THE telecom industry may see a resurgence of stiffer competition this 2014.

This follows improving demographics and growth figures with the economy poised to grow at about 6.2% in 2014, inflation slowing to about 6.7% compared to the double figures of 2011 and 2012.

All the telecom firms may bounce back strongly as subscribers see slight improvement in disposable incomes.

Also a new UTL management team according to available information is in charge following several changes at the firm. The team according to sources were part of the marketing team at Warid Telecom before they were eventually acquired by Asian giant Airtel.

It therefore remains to be seen whether UTL will launch onto the price war turf reigniting the pre-2012 price wars that saw call rates drop to as low as sh3 per second. But already, several creative market promotions are ongoing currently.

Fred Otunnu, Uganda Communications Commission publicist says the industry currently has 16.8 million mobile subscribers but increased competition is eminent.

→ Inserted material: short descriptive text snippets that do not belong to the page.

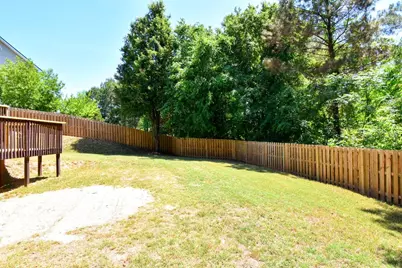 1206 Ventana Court, Evans, GA 30809 - Photo 36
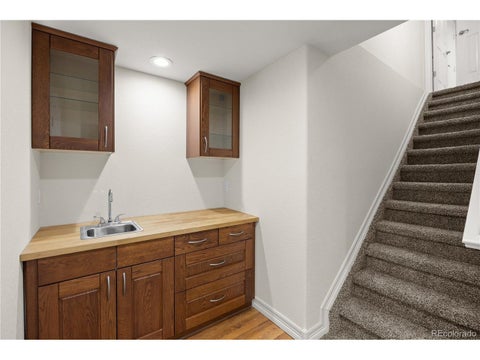Tiny photo for 19876 E Villanova Dr, Aurora, CO 80013 (MLS # 5084104)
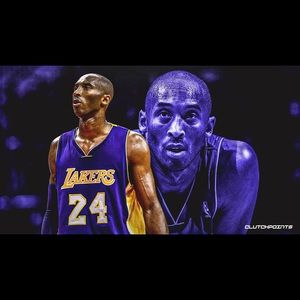 Meet your Posher, Manuel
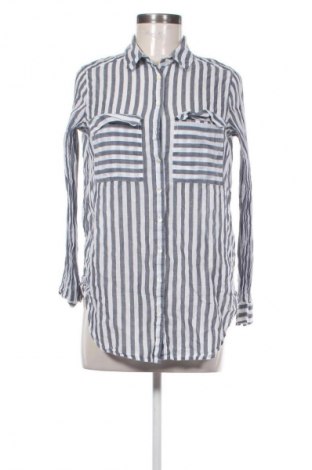 Дамска риза Pimkie, Размер S, Цвят Многоцветен, Цена 25,00 лв.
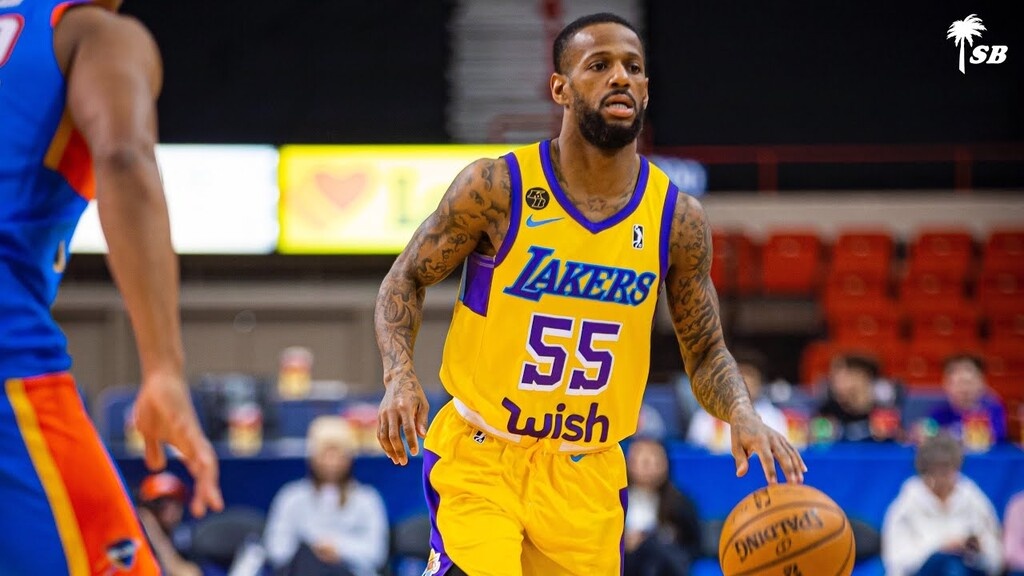 Παναθηναϊκός ΟΠΑΠ: Προχωρά για Πιερ Τζάκσον (videos)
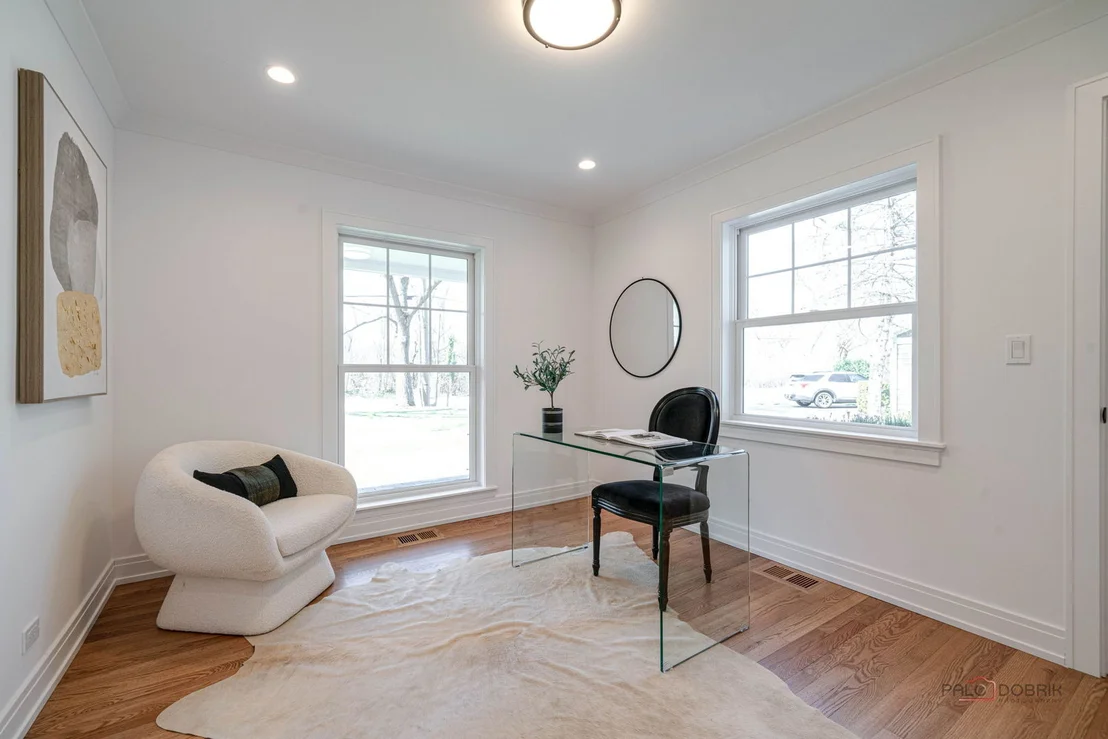 Photo of 707 Brierhill Road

“Obviously the competition is likely to be stiffer compared to last year, all firms are reorganizing their businesses to retain and attract more subscription, we are like to see a higher surge,” says Otunnu.

UCC estimates in 2012 posted subscriber base at close to 18 million which declined to the current about 17 million.

“At one point, there was a slight decline because of sim card registration,” explained Otunnu.

UTL was largely quiet in 2013 as were the rest of the players.